Accès à la profession

Accès à la profession

L’entrepreneur doit non seulement être enregistré, mais également posséder l’accès à la profession. Ce sont deux notions distinctes et cette distinction est relativement peu connue, mais pourtant essentielle dans le choix d’un entrepreneur.

La plupart des professions en matière de construction sont réglementées — carreleur, plafonneur, électricien, etc. Cet accès à la profession vise à garantir que l’entrepreneur concerné est habilité techniquement à exécuter correctement ses travaux.

 

Ce que dit la loi :

Depuis une loi de 1970, presque tous les professionnels doivent justifier qu’ils possèdent les autorisations nécessaires pour pratiquer telle ou telle profession. Des arrêtés royaux déterminent les conditions d’accès pour chaque profession.

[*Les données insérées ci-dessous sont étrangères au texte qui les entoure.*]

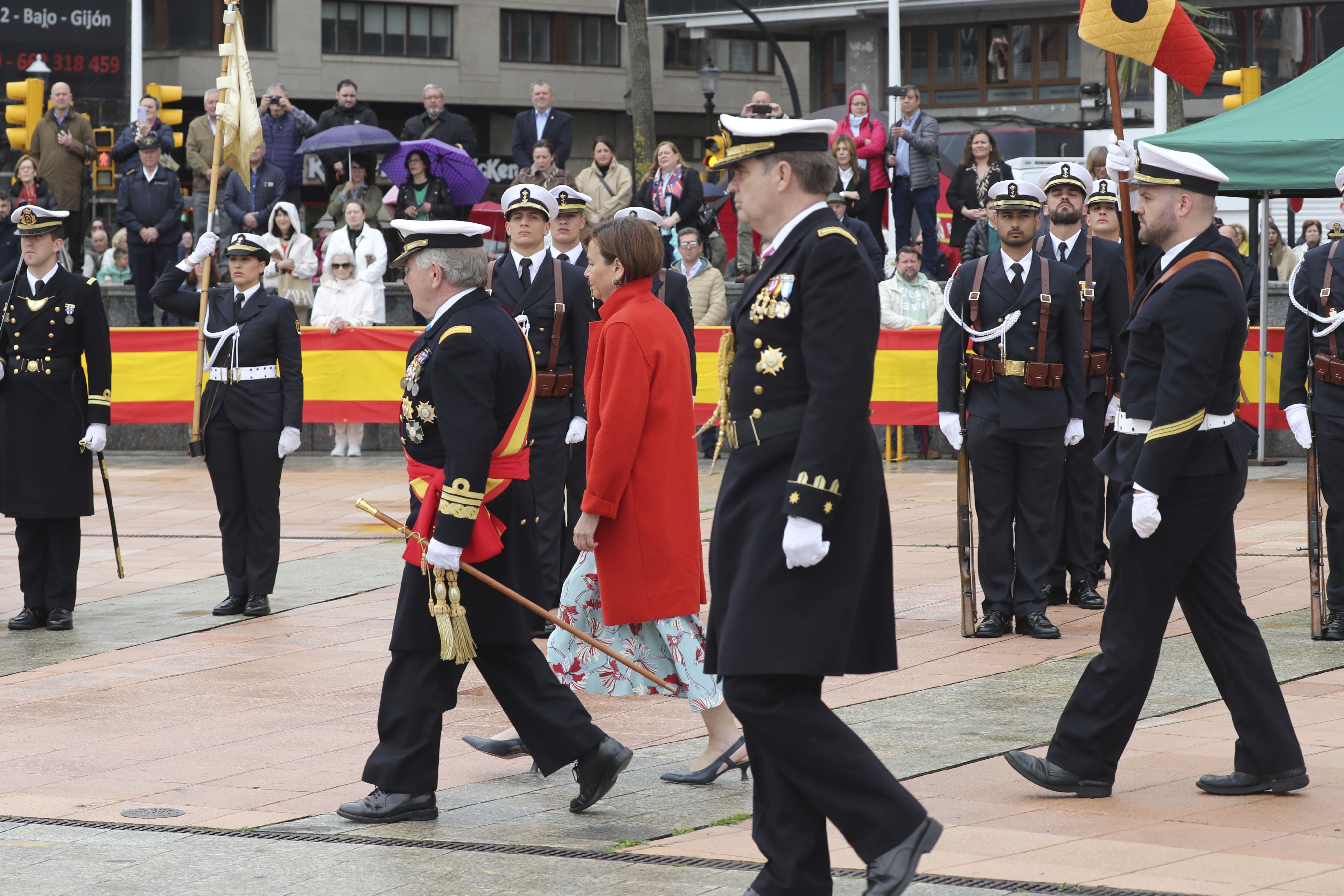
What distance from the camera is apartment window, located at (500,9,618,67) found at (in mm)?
52875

Le défaut d’accès à la profession est gravissime pour l’entrepreneur qui se permettrait d’exécuter des travaux pour lesquels il ne possède pas l’accès. Outre les sanctions pénales, les contrats passés avec ces entrepreneurs peuvent être frappés de nullité absolue.

Ceci a pour conséquence que si le maître de l’ouvrage ignorait le défaut d’accès à la profession, le tribunal pourrait lui accorder le droit de refuser de payer à l’entrepreneur le prix des travaux. En revanche, s’il savait, il peut être sanctionné tant civilement que pénalement avec l’entrepreneur.

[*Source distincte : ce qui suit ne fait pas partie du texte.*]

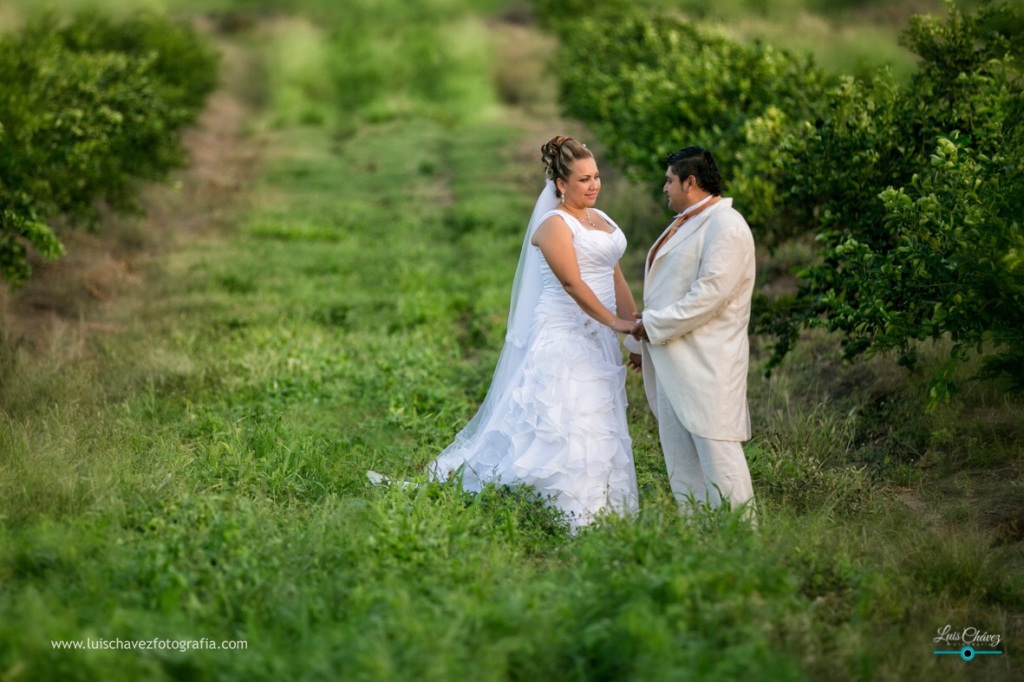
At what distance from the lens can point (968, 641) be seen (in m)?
4.63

La cour d’appel de Mons a jugé (en 2002) : « Le contrat d’entreprise conclu avec un entrepreneur qui n’établit pas respecter la réglementation relative à l’accès à la profession est nul, de nullité absolue, pour contrariété à l’ordre public. »

Exemple concret : le maître de l’ouvrage conclut un contrat avec un entrepreneur n’ayant aucun accès à la profession et les travaux sont affectés d’importantes malfaçons.

Le tribunal annule le contrat d’entreprise conclu avec l’entrepreneur aux torts de celui-ci et le condamne à restituer les acomptes perçus au propriétaire du bien.

Sur la demande de l’entrepreneur, il accorde à ce dernier uniquement la valeur des travaux non affectés de malfaçons sous déduction de la marge bénéficiaire de l’entrepreneur, des moins-values résiduelles, des troubles de jouissance subis par le maître de l’ouvrage et des frais de procédure.

C’est dire que les sanctions sont lourdes, d’abord pour l’entrepreneur.

Attention ! Il ne faut pas confondre, et beaucoup de professionnels le font aussi, les notions proches sur le plan linguistique mais qui recouvrent des institutions différentes telles qu’enregistrement, agréation et accès à la profession.

L’agréation ou agrément ne concerne que les entreprises qui veulent se voir adjuger des marchés publics, ce qui sort de notre propos.